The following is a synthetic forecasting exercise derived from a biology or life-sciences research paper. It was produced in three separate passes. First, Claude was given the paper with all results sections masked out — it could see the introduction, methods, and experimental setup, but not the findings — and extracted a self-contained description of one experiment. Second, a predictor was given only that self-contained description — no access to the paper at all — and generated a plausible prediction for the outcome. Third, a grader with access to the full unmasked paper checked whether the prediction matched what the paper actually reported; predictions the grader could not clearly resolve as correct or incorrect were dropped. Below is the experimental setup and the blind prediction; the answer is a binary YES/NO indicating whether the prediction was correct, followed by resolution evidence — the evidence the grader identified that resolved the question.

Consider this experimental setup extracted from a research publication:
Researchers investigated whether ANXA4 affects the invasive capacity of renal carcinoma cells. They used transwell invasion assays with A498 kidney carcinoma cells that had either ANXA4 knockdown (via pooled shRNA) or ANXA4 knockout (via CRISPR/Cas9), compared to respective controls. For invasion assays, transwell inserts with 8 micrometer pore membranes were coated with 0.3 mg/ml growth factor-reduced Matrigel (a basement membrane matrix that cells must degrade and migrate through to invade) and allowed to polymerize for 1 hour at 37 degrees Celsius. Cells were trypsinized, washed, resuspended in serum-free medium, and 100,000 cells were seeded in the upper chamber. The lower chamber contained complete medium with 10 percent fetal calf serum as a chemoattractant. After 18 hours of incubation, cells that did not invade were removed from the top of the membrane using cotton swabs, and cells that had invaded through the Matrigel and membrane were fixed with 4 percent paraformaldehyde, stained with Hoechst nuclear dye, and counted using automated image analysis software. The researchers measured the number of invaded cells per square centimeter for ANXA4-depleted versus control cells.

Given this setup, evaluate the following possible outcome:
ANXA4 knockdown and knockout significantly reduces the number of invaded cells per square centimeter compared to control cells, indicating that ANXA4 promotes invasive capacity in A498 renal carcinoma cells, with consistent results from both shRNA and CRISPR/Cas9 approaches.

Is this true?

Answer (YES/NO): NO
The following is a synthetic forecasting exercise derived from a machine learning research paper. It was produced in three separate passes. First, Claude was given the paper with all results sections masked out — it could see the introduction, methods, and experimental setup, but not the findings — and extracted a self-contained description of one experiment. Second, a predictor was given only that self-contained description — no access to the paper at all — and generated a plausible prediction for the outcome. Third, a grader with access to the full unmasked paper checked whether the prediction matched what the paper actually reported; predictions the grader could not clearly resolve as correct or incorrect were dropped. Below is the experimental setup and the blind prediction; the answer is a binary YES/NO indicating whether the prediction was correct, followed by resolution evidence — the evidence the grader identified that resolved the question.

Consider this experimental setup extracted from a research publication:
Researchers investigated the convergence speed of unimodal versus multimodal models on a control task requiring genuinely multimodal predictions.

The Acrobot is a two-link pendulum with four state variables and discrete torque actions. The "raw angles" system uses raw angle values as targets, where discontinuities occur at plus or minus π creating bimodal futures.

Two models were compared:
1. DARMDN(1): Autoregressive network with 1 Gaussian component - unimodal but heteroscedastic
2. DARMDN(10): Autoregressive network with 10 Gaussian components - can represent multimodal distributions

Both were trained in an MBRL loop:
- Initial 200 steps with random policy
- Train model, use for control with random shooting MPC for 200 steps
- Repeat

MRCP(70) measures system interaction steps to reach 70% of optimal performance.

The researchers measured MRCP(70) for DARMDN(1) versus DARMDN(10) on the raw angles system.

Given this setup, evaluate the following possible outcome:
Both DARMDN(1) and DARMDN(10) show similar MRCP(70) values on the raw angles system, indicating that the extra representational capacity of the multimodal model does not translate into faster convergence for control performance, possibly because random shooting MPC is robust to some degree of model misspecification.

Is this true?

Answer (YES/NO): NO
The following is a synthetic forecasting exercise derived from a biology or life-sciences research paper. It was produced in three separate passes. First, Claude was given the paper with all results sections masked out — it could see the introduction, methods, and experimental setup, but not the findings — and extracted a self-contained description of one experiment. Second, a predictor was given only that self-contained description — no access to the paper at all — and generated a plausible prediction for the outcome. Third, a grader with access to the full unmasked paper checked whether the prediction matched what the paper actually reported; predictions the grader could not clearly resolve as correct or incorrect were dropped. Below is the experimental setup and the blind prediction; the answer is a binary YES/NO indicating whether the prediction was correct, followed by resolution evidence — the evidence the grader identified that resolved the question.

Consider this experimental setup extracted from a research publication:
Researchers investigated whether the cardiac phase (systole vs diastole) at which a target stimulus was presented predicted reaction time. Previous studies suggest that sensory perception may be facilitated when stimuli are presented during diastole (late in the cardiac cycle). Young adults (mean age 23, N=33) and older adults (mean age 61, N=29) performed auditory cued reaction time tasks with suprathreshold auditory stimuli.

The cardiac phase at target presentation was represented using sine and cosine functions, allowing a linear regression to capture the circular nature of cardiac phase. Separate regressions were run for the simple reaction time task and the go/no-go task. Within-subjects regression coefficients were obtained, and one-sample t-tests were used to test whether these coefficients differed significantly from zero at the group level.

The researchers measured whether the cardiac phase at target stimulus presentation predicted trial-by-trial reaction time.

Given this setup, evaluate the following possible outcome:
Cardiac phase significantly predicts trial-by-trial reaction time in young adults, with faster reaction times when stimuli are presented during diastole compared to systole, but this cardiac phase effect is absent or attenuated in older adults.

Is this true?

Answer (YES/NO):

WORK REQUEST: Check every line of the material for the string "network" and give the number of lines that have it, without anything else.

EXERCISE SOLUTION: 2